Europe and the world are eagerly awaiting the decision of Germany's Constitutional Court on September 12 regarding the European Stability Mechanism (ESM), the proposed permanent successor to the eurozone's current emergency lender, the European Financial Stability Mechanism. The Court must rule on German plaintiffs' claim that legislation to establish the ESM would violate Germany's Grundgesetz (Basic Law). If the Court rules in the plaintiffs' favor, it will ask Germany's president not to sign the ESM treaty, which has already been ratified by Germany's Bundestag (parliament).
There are serious concerns on all sides about the pending decision.
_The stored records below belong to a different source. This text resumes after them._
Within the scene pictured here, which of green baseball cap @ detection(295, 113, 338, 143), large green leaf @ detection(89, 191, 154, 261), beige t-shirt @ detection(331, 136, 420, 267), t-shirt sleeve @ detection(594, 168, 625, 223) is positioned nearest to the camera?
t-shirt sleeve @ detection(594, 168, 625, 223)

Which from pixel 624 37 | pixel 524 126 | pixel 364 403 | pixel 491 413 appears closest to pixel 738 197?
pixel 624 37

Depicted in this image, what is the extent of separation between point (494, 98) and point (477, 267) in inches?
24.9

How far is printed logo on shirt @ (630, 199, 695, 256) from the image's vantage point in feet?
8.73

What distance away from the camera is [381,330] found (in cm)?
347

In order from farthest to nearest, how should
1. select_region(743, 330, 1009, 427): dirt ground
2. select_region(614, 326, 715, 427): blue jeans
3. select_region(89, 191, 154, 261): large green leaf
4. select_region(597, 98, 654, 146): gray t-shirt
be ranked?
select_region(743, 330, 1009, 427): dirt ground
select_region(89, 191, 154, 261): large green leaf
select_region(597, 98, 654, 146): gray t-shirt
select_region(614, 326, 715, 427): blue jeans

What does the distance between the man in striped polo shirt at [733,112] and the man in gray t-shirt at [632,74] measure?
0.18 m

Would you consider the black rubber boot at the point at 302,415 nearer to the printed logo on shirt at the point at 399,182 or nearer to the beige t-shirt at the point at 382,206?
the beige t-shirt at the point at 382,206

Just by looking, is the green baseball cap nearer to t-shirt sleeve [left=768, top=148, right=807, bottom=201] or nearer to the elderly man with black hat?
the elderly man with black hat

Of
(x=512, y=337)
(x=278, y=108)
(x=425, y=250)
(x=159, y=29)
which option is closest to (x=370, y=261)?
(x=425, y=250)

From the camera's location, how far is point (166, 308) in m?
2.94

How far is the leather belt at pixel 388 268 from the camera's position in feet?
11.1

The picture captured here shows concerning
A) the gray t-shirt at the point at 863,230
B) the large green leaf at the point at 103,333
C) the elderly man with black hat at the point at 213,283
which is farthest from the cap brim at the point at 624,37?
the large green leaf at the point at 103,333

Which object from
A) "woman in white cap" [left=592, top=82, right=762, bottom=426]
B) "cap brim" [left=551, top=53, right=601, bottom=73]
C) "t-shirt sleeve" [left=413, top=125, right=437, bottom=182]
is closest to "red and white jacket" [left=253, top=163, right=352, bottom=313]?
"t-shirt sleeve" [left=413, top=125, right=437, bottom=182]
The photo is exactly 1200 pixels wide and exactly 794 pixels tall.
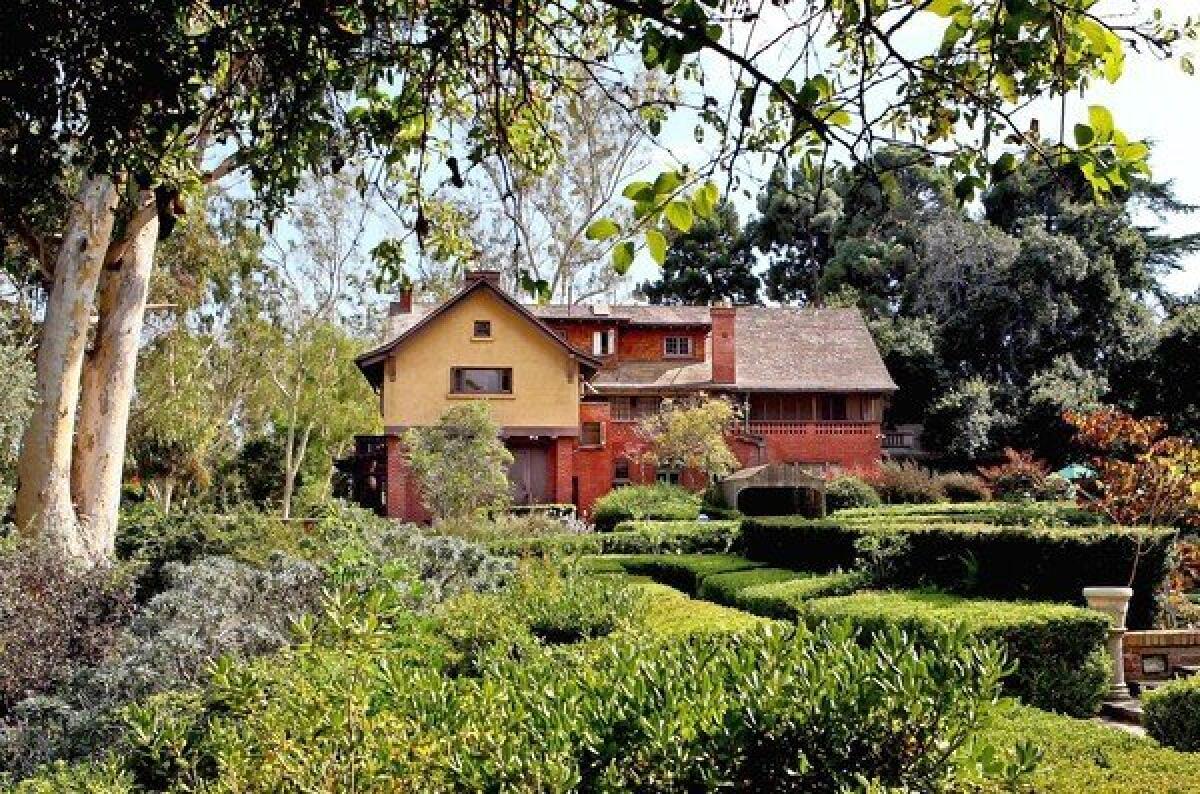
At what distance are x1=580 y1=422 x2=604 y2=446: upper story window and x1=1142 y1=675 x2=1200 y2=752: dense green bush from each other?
31037mm

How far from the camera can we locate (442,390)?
36.4 m

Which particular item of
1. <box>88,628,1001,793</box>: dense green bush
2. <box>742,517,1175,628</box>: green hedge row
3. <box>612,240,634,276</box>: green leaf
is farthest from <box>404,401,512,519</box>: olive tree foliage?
<box>612,240,634,276</box>: green leaf

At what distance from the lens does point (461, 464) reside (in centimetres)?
3044

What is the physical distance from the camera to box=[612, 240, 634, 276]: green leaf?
2.82 m

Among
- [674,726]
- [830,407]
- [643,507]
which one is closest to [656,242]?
[674,726]

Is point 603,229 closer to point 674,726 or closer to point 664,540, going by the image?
point 674,726

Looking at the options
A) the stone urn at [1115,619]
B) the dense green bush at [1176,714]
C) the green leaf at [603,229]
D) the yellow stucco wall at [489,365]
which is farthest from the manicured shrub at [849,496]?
the green leaf at [603,229]

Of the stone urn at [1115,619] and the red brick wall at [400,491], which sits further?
the red brick wall at [400,491]

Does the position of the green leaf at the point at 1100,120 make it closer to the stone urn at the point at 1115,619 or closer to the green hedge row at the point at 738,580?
the green hedge row at the point at 738,580

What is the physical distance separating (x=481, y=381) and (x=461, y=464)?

Investors are worried that the Court could oppose the ESM such that they would have to bear the losses from their bad investments. Taxpayers and pensioners in European countries that still have solid economies are worried that the Court could pave the way for socialization of eurozone debt, saddling them with the burden of these same investors' losses.
The plaintiffs represent the entire political spectrum, including the Left Party, the Christian Social Union MP Peter Gauweiler, and the justice minister in former Chancellor Gerhard Schroder's Social Democratic government, Herta Daubler-Gmelin, who has collected tens of thousands of signatures supporting her case. There is also a group of retired professors of economics and law, and another of "ordinary" citizens, whose individual complaints have been selected as examples by the Court.